KDD cup 2009: Fast Scoring on Large Databases

This challenge uses important marketing problems to benchmark classification methods in a setting typical of large-scale industrial applications. Three large databases made available by the French Telecom company, Orange, were used, each with tens of thousands of examples and variables. These data are unique in that they have both a large number of examples and a large number of variables, making the problem particularly challenging to many state-of-the-art machine learning algorithms. The problems used to illustrate this technical difficulty were the marketing problems of churn, appetency and up-selling. Churn is the propensity of customers to switch between service providers, appetency is the propensity of customers to buy a service, and up-selling is the success in selling additional good or services to make a sale more profitable. The challenge participants were given customer records and their goal was to predict whether a customer will switch provider (churn), buy the main service (appetency) and buy additional extras (up-selling), hence solving simultaneously three 2-class classification problems. Large prizes were donated by Orange (10000 Euros) to encourage participation. Winners were designated for gold, silver and bronze prizes, sharing the total amount.

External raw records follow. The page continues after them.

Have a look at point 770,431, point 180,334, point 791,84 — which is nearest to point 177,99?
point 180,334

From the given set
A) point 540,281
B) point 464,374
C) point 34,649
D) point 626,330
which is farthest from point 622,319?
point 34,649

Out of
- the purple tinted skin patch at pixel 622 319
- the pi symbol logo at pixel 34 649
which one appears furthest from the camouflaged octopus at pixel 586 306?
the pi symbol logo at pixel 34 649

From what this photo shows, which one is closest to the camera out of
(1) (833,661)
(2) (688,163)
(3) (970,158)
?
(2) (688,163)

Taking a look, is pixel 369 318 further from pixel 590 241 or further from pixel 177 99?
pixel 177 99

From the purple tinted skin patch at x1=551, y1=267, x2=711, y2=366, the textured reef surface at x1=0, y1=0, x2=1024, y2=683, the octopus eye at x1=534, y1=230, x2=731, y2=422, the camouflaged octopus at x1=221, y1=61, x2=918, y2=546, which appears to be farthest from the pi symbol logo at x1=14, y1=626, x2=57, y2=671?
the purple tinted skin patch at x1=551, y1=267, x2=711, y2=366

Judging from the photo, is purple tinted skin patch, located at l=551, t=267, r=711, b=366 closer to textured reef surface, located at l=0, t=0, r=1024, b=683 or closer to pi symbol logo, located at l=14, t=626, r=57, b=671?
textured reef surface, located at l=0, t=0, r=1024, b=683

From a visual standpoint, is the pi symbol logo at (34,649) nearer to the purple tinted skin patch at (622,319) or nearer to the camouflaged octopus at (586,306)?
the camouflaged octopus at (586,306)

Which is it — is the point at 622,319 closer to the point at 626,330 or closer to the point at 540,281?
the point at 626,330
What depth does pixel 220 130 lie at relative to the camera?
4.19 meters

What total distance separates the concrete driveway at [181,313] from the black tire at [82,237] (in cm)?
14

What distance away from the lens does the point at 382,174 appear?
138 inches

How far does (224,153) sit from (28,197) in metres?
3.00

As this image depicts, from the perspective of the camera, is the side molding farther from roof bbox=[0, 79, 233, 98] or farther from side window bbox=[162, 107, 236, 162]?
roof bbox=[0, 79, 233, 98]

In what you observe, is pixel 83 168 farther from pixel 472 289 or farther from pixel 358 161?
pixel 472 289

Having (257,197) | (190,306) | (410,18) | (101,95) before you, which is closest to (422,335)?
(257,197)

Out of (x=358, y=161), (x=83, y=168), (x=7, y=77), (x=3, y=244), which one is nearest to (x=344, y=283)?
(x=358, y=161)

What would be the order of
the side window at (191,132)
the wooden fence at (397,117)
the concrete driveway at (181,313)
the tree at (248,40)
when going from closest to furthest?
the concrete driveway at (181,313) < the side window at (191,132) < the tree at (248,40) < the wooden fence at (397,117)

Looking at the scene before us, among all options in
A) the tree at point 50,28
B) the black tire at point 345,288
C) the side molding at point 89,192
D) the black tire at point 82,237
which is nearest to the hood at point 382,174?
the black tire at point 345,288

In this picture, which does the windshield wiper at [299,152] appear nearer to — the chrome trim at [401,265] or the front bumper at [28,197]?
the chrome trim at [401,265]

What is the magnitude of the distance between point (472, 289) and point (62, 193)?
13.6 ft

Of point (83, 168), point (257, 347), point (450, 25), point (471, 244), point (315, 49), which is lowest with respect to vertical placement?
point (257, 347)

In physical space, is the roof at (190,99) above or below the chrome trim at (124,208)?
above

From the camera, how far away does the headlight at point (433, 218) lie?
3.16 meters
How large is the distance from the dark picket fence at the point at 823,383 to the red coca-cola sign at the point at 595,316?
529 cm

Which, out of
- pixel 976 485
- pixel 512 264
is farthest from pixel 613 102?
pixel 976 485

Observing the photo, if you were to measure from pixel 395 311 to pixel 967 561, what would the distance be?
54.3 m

Semisupervised and unsupervised Morpheme Analysis — Morpho Challenge

The objective of the challenges was to design a statistical machine learning algorithm that discovers the morphemes (smallest individually meaningful units of language) that comprise words. Ideally, these are basic vocabulary units suitable for different tasks, such as text understanding, machine translation, information retrieval, and statistical language modeling. The scientific goals are:

  • To learn of the phenomena underlying word construction in natural languages
  • To discover approaches suitable for a wide range of languages
  • To advance machine learning methodology

The Morpho Challenges ran successfully in 2005, 2007, 2008, 2009 and 2010. They aimed at advancing the field of machine learning by providing a concrete application challenge for both semi-supervised and unsupervised algorithms whose objective is to learn to provide morphological analyses for words. The algorithms will be evaluated in information retrieval (IR) and statistical machine translation (SMT) tasks. Both tasks are evaluated using the state-of-the-art evaluation systems and evaluation corpora to see which algorithm performs best and does it improve the state-of-the-art. The Morpho Challenges have evoked significant interest both as participants in the challenge and as citations of the evaluation results.

WCCI 2010 Active Learning Challenge

This challenge addresses machine learning problems in which labeling data is expensive, but large amounts of unlabeled data are available at low cost. Examples include: – Handwriting and speech recognition; – Document classification (including Internet web pages); – Vision tasks; – Drug design using recombinant molecules or protein engineering. Such problems might be tackled from different angles: learning from unlabeled data or active learning. In the former case, the algorithms must satisfy themselves with the limited amount of labeled data and capitalize on the unlabeled data with semi-supervised learning methods. Several challenges have addressed this problem in the past. In the latter case, the algorithms may place a limited number of queries to get new sample labels. The goal in that case is to optimize the queries and the problem is referred to as active learning. In most past challenges we organized, we used the same datasets during the development period and during the test period. In this challenge we used two sets of datasets, one for development and one for the final test, drawn from: Embryology, cancer diagnosis, chemoinformatics, handwriting recognition, text ranking, ecology, and marketing.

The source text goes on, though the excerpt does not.